Interfaith conferences, education, and the hard work of P5 + 1 nations are all nice, but “Never Again!” has only worked in the region because of F-16s, Tomahawk missiles, and genuine red lines. It’s worked because of the Begin doctrine, likely still in effect, which is the idea that a preventive strike against enemies that possess weapons of mass destruction is the moral responsibility of the Jewish state. This is why there is no Osirak reactor in Iraq and no al-Kibar nuclear facility in Syria.

Yes, Netanyahu’s been warning for many years that Iran will soon possess centrifuges for uranium enrichment and be on the threshold of a nuclear arsenal. We probably don’t know when. But most commentators have stopped pretending it won’t happen. Instead, Max Fisher, like Fallows and others, argues that it’s likely that most Iranian leaders “are just as rationally invested in self-preservation as anyone else.” The Iranian political system couldn’t be this complex “without being shrewdly self-interested,” he contends. That sounds like a lot of projection with a potentially disastrous downside.

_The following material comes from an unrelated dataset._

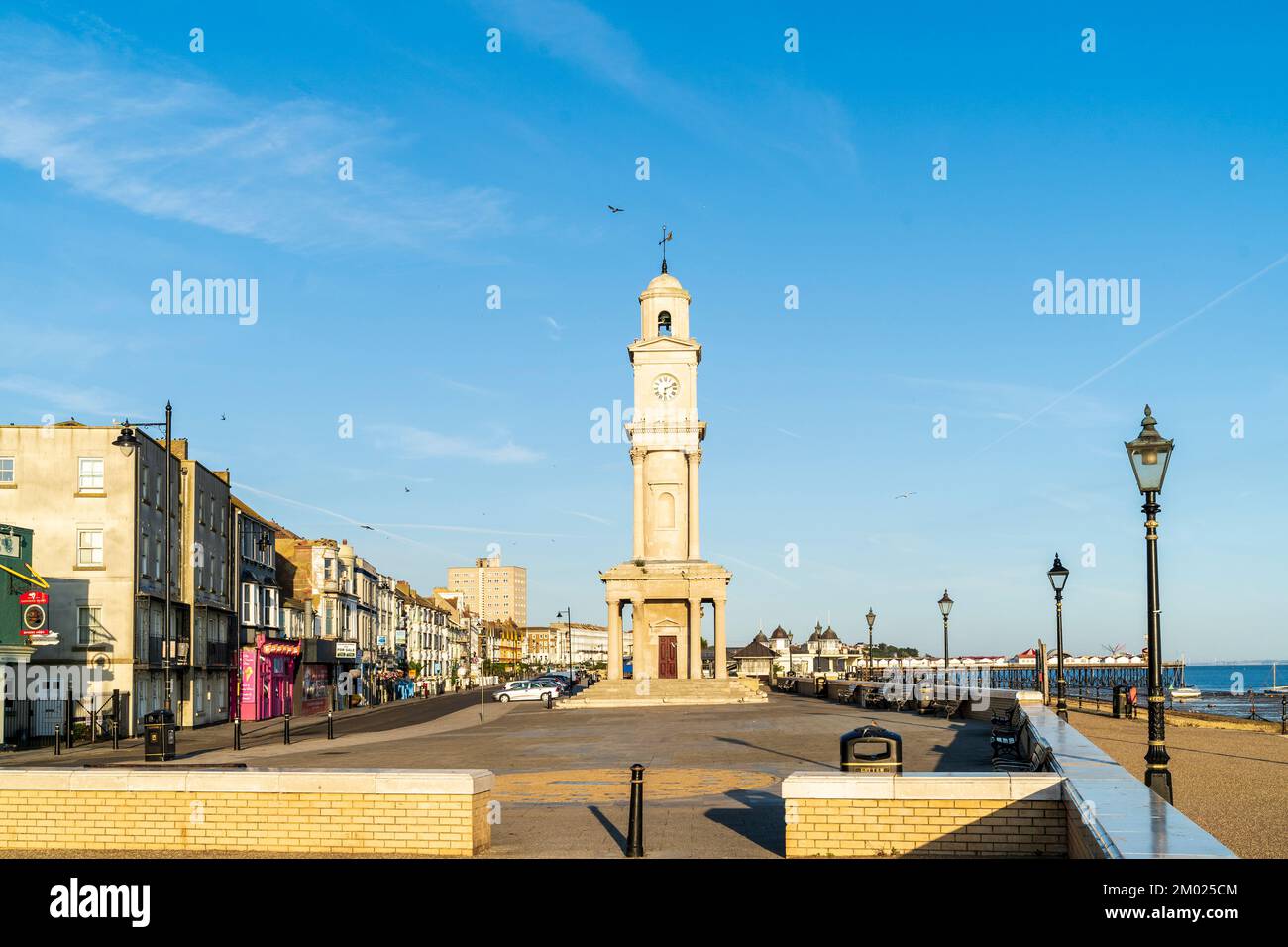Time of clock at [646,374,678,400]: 6:11
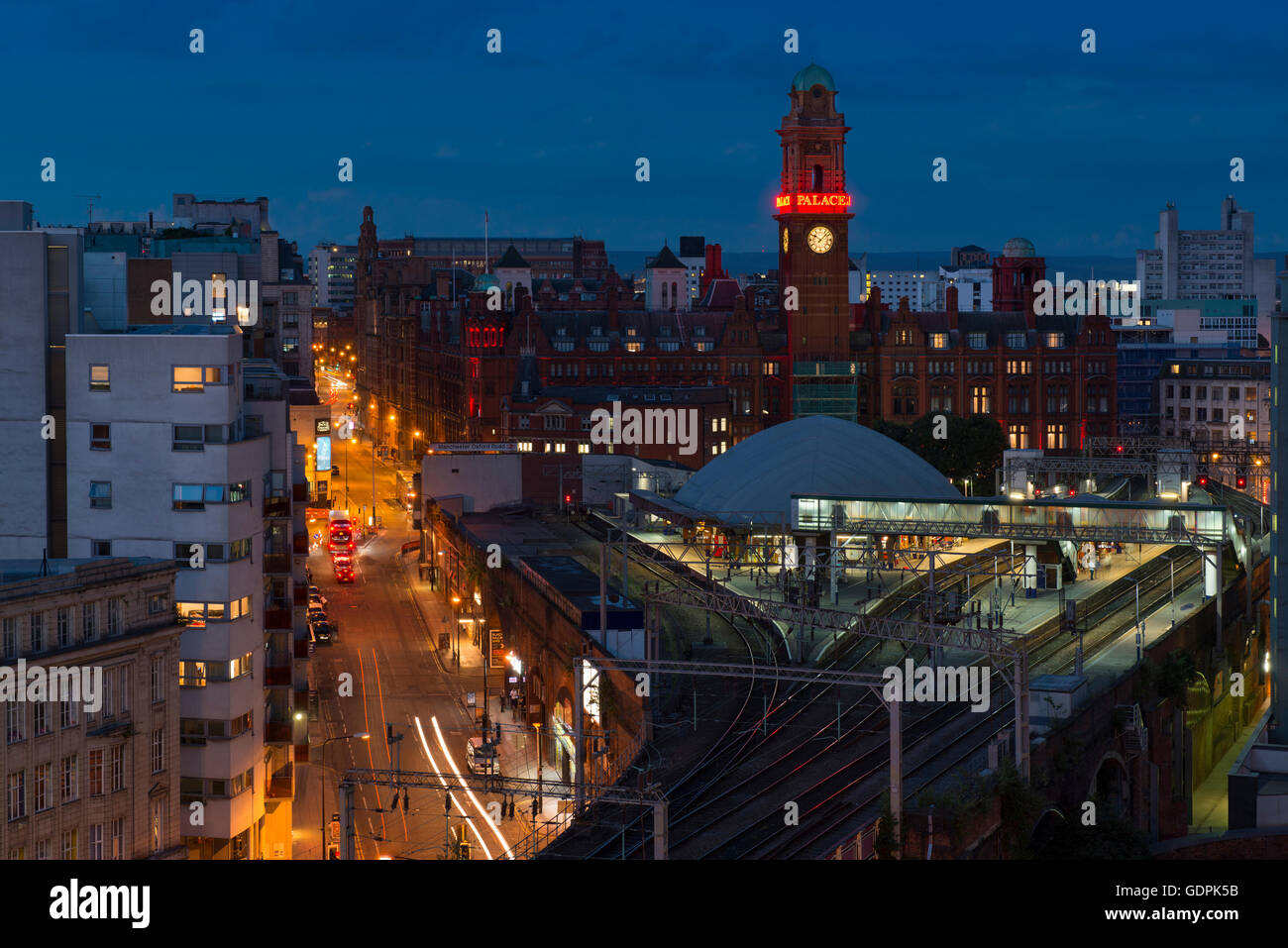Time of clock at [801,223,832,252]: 10:07
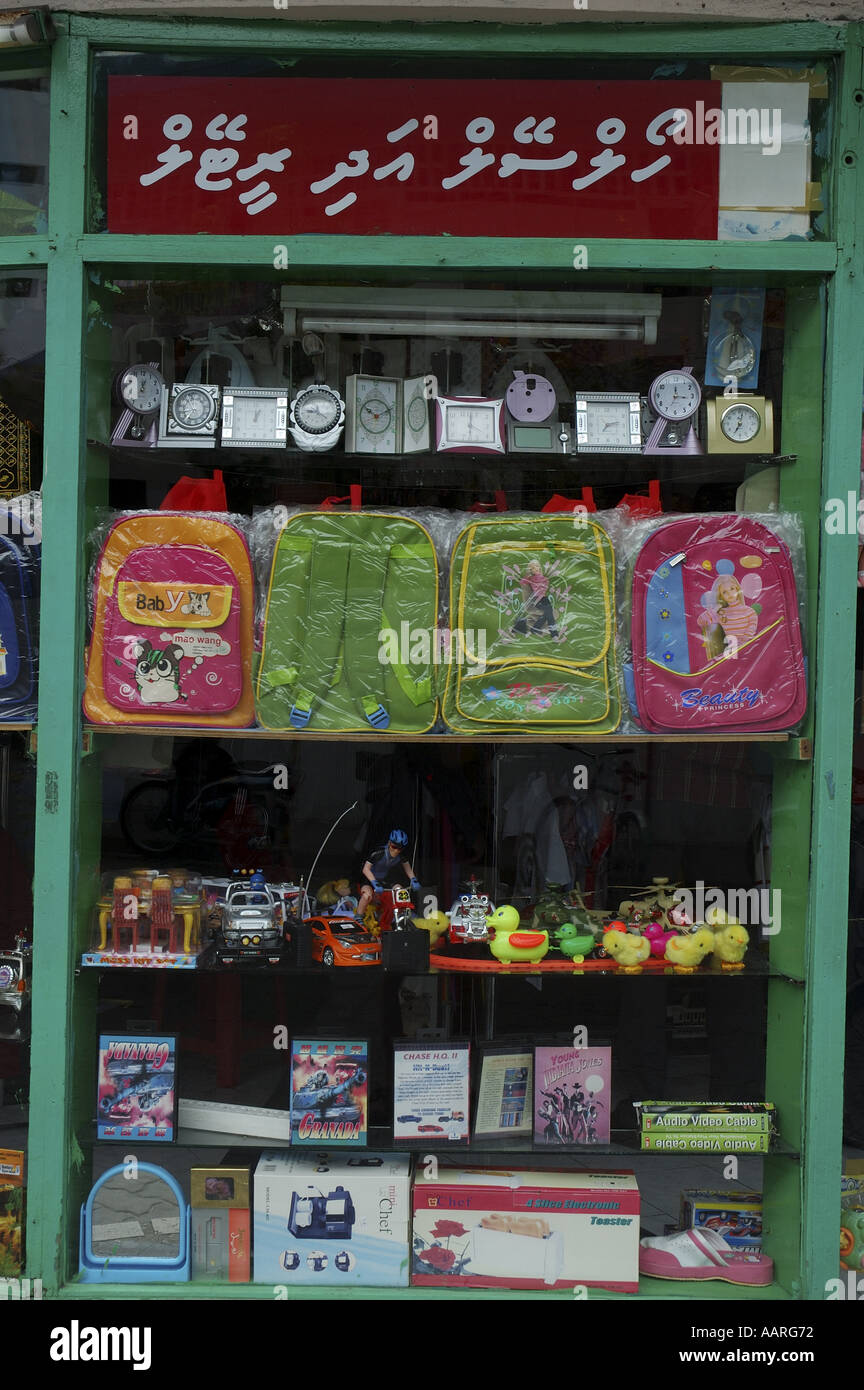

Despite the seer-like ability of American pundits, there is always the chance that Iran means what it says about the Jews. But I suspect many American progressives like the idea of another nation effectively checking Israel’s regional power. A nuclear Iran, though, can protect allies, proxies, and terror groups, all of which destabilize both Israel and Sunni neighbors without having to worry at all about the threat of retaliation. That itself is nightmare. But what if 20 years down the line the Iranian government takes on an even more radical and apocalyptic disposition? What if there’s another revolution? Will Islamists give back nuclear weapons?

So, though imperfect, the 1938 analogy works well enough. It’s probably the stark moral clarity of the analogy that makes progressives most uncomfortable. Some regimes, like the Iranian state, are authoritarian, backwards, and evil. I don’t have any answers as to how to stop them. And perhaps the Israeli government has exaggerated the speed in which it will be able to obtain weapons. But United States is now on a path that will enable a force that openly threatens Jews, to become far more powerful and dangerous. Which seems—like another event I can think of—unconscionably irresponsible.